Conservation concerns     
Western Gray Squirrel – State Threatened
American Pika – no conservation status, but petitioned for listing, specifically because of global climate change
Northern Bog Lemming - State Monitored species (a few are known to be in the Methow Cascades)
 
The Snoqualmie Pass East Project is attempting to increase wildlife connectivity and safe passage, and decrease mortality across I-90.  The project includes 30 new crossing structures under and over the freeway, plus habitat enhancements such as logs and plantings, adding microhabitat features, innoculating with local fungal spores, using local soils, etc.  Monitoring of use of crossing structures by small animals is done using live traps and pit fall arrays.  The project is also monitoring pika patch occupancy.  They can live right next to the interstate if there's enough cover, food and other habitat requirements.
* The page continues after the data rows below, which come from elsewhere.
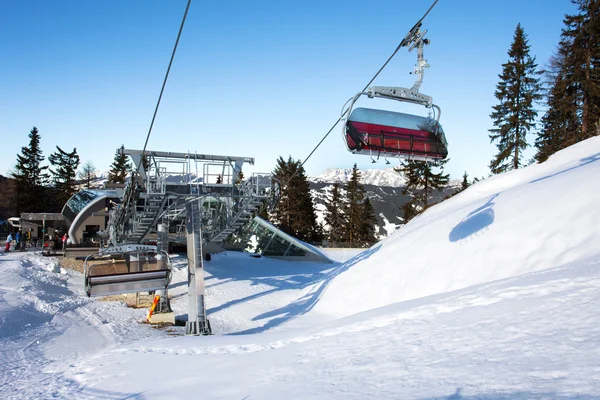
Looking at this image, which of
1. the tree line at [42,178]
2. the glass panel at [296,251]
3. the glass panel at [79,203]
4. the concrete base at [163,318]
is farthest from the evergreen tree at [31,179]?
the concrete base at [163,318]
THE METHOW BEAVER PROJECT with Speaker Torre Stockard
Our watershed is 1800 square miles.
Goals of project: Restore beavers where they used to be; improve the watershed health and restore complexity to the stream systems of the watershed.
Measurable outcomes: Improve water quality; delay runoff and increase storage of water; expand riparian habitat; increase stream complexity; reconnect floodplains.

Key innovations in the first 10 years: 
~ GIS analysis of watershed to identify good beaver locations
~ Live capture and handling and processing of beavers - they created a special "beaver bag" so beavers don't have to be anesthetized
~ Determined how to distinguish sexes (via anal glands), which was not known anywhere prior to the Methow Beaver Project.

Beavers being housed at the Fish Hatchery until relocation
About 325 "nuisance" beavers have been captured and relocated since 2008.    These are beavers that landowners have requested be removed and the project deemed necessary as well (clogging culverts; chewing orchards, etc). 

PIT (passive integrative responder) Tagging allows tracking of their movement – they can move far!  One went down the Methow River to the Columbia, up the Columbia and then up the Okanogan river, last monitored at Canadian border.  142 miles.

A temporary lodge made by humans for released beavers.
Captured beavers are temporarily housed at the fish hatchery pens on Twin Lakes Road.  Lots of  volunteers help with feeding.  Monitoring is done to see if a male and female pair seems to get along, before relocating.  Before beavers are released at a chosen site, a temporary lodge is built for the beavers to use while they build their own.  Site monitoring shows remarkably fast work!  One picture showed that in the first week the beavers had already built a dam and created a pond.   Water storage and changes in stream temp are monitored too.

So far, there's about a 50% success rate of the relocated beavers staying put.  Approx 45 pairs have been established in 9 years.  The project is now working on ways to improve success such as more preliminary work to help beavers get established in very compromised landscapes (such as highly-incised stream cuts), as well as more education to local landowners on how to live with beavers instead of relocating them, including the creation of structures to block them from culverts.